--- THE INPUT Enclosed Below ---

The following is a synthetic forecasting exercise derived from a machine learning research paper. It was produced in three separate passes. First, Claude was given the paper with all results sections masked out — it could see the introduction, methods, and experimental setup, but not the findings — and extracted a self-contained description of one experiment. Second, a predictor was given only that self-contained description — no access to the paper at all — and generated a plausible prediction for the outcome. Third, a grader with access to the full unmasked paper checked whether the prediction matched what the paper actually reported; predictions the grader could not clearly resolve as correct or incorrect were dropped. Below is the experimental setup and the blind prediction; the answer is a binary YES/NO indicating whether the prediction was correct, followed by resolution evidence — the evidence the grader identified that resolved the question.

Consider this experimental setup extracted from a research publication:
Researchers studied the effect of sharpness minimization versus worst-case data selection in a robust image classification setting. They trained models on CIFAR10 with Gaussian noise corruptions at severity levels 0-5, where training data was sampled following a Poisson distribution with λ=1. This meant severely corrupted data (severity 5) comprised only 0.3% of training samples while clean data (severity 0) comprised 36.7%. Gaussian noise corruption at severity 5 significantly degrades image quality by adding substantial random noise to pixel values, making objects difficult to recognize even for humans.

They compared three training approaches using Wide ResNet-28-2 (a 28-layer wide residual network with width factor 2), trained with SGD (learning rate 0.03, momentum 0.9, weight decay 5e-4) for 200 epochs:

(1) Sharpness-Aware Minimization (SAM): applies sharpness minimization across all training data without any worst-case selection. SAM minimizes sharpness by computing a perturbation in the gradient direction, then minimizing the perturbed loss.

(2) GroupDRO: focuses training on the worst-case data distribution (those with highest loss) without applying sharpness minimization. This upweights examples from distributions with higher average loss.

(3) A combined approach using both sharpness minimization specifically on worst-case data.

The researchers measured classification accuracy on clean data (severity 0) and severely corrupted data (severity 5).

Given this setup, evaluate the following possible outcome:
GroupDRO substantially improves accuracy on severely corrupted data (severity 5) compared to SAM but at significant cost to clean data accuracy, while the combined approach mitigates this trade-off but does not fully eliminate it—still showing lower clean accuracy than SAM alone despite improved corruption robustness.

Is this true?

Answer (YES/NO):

--- End of Enclosed THE INPUT ---
--- THE INPUT Enclosed Below ---

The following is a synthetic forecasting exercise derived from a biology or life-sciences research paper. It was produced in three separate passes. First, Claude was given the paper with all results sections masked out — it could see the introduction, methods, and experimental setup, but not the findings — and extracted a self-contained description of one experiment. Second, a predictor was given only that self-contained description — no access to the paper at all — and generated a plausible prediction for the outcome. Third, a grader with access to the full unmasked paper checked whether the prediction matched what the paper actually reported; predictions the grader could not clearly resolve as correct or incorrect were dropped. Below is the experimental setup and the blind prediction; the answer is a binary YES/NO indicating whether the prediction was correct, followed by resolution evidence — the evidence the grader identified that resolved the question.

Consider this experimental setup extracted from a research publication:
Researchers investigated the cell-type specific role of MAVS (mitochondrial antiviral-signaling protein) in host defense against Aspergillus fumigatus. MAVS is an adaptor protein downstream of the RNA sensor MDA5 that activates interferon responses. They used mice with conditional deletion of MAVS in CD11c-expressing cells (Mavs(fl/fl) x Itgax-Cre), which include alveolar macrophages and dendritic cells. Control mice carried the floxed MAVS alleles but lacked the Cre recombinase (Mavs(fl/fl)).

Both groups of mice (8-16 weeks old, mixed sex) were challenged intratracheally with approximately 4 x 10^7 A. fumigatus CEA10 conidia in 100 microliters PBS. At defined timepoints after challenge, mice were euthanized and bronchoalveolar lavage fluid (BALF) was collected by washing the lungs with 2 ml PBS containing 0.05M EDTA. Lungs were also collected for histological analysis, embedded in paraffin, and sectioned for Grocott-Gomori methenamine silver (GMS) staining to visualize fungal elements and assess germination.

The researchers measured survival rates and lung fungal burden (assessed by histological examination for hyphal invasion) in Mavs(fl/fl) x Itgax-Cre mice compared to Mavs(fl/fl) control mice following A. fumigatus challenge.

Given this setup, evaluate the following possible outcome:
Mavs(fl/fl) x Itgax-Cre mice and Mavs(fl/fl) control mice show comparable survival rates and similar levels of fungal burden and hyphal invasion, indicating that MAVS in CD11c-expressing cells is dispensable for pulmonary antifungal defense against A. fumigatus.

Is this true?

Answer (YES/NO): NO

--- End of Enclosed THE INPUT ---

* **WHAT YOU NEED TO DO**
I'd like the lines above from the one with "They compared three" up to and including the one with "(2) GroupDRO: focuses" copied exactly, with no other lines.

* **EXPECTED ANSWER**
They compared three training approaches using Wide ResNet-28-2 (a 28-layer wide residual network with width factor 2), trained with SGD (learning rate 0.03, momentum 0.9, weight decay 5e-4) for 200 epochs:

(1) Sharpness-Aware Minimization (SAM): applies sharpness minimization across all training data without any worst-case selection. SAM minimizes sharpness by computing a perturbation in the gradient direction, then minimizing the perturbed loss.

(2) GroupDRO: focuses training on the worst-case data distribution (those with highest loss) without applying sharpness minimization. This upweights examples from distributions with higher average loss.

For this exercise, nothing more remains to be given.